- **Set of tasks**
- a) In the post about the Global Summit on Immigration Reform, who spoke at Monday's dinner in place of Cecelia Muñoz?
- b) Carry on writing the post about the Global Summit on Immigration Reform, starting after its final sentence.

- **Passage**
■ ■ ■ ■
Tuesday, October 29, 2013

Global Summit on Immigration Reform: The second 24 hours

Dinner Monday night I sit again with the NC contingent.  Originally the keynote speaker that evening was Cecelia Muñoz, Director of the Domestic Policy Council at the White House, but she was unavailable due to the shutdown.  The last minute guest speaker instead was Rev. Dr. William Barber, the President of the NC chapter of the NAACP.  I suspect he was in town for the rally the next day.  (I also don't think NC realizes how much we are in the national spotlight.  I was asked multiple times over the two days "What's going on in North Carolina?!"  People had heard about Moral Mondays and I was repeatedly asked to defend my lack of participation in them.  I think a lot of people in NC keep their politics close to the vest out of fear of offending.  I had never been asked before about my not attending.  The Moral Mondays were supported by the NC Conference of the UMC and many of my colleagues participated, including our Bishop, who explicitly invited all of us to come to the final one in Raleigh.  My problem was being overwhelmed by childcare logistics for my daughter who was less than a year old, ate dinner at 5 p.m., the start time, and was in bed by 7 p.m., the average end time.  Anyway, there is a reason NC outnumbered other states and Methodists outnumbered other denominations at this summit - national attention is on us.)
■ ■ ■ ■
- **Given data**
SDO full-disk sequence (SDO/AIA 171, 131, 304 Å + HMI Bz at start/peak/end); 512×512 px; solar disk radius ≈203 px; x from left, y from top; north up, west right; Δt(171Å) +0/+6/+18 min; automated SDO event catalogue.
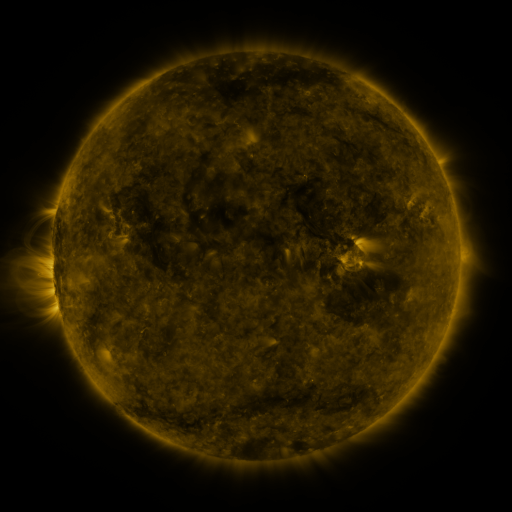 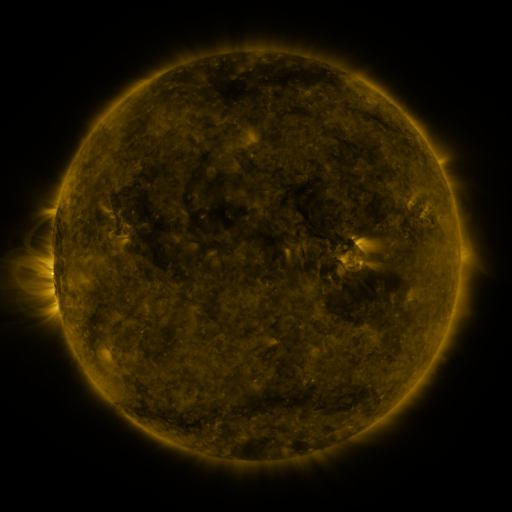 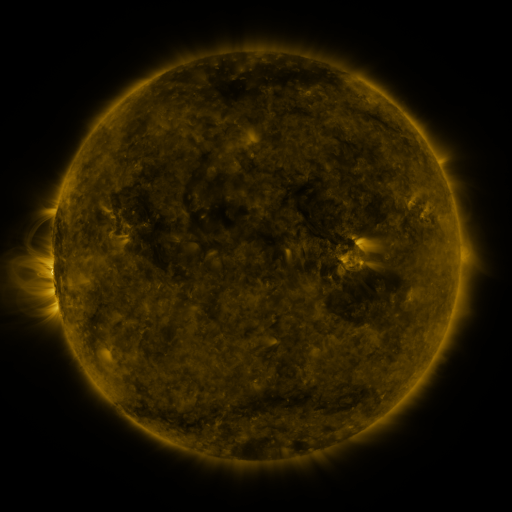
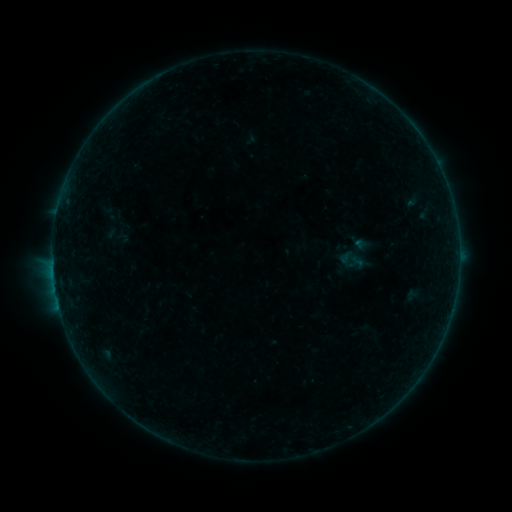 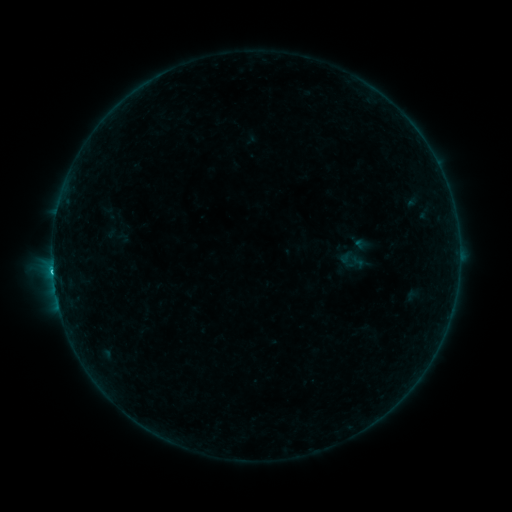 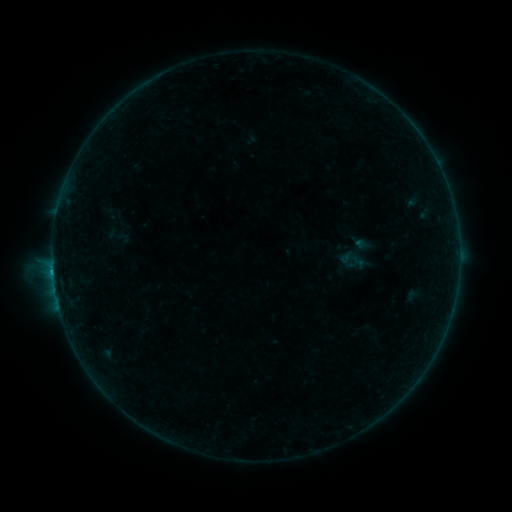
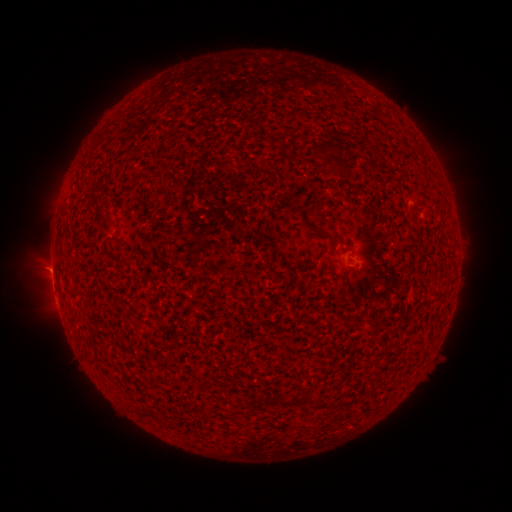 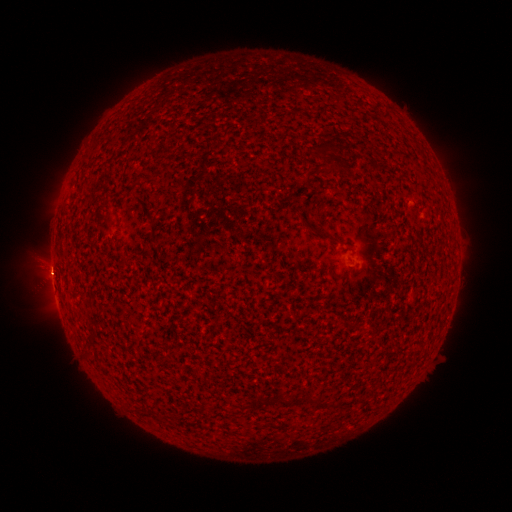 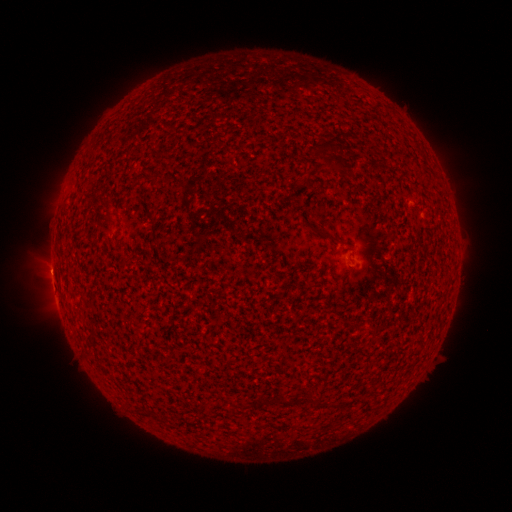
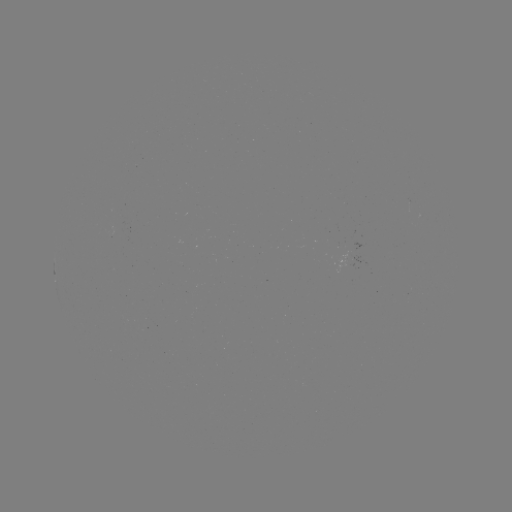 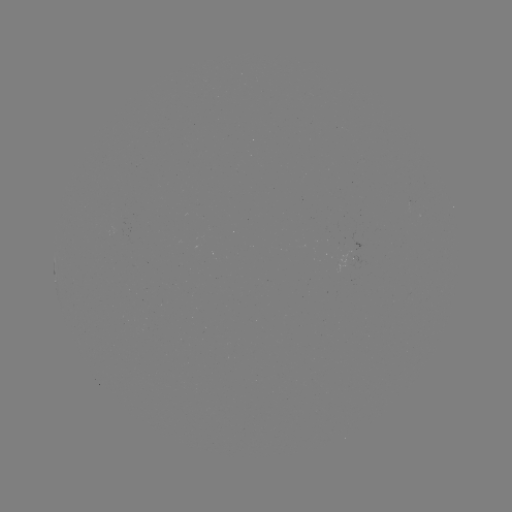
■ ■ ■ ■
- **In response**
- a) Rev. Dr. William Barber, President of the NC chapter of the NAACP.

- b)
Dr. Barber first invites a singer to lead us in a Moral Mondays' song - "Hold on... I know one thing we did wrong, we stayed in the darkness a little too long.  I know one thing we did right, we started to fight for immigrant rights.  Hold on..."   One of the first things Dr. Barber mentions is the Doonesbury comic strip from the Sunday newspaper the day before, which is titled "Spotlight on North Carolina" (http://doonesbury.slate.com/strip/archive/2013/10/06).  I also learn that Dr. Barber and I had the same preaching professor at Duke Divinity School, Dr. William Turner, although a couple decades apart.  Here are the other things I jot down:
"Even if the original writers [of the Declaration of Independence] were all male, even if they didn't mean it, they shouldn't have put it on paper... all men are created equal and they are endowed by their creator with certain inalienable rights..."
"It is just mean to not let people share in what they help build."
"Why did we allow 'welfare' to become a dirty word?"
"Texts and emails aren't going to get this done.  We must follow Jesus to the cross."
"The time is now to stand, not as Democrat or Republican, but as prophets who say: 'Remember!'"
Citing Romans where Paul talks about showing love for the alien (which is the King James translation of 'stranger'), treat them as brother and sister, treat everyone right in the law and in Christ.
"However they got here, show them God's love."

Afterward, the NC group is gathered for a picture with Dr. Barber.  I end up right next to him in the picture and that is when I decide my District Superintendent needs to know what I'm up to.  In case this picture circulates (although I haven't seen a copy of it yet), my supervisor ought to know what's going on.  So later that night I friend her on Facebook :)  That night is also the first time I get an inkling that Tuesday's rally won't just be a rally but will involve something more.   There is a reason that I comment on Facebook that I feel like a rebel.  I am flippant about it for my friends who disapprove while also wanting to continue to post about my trip.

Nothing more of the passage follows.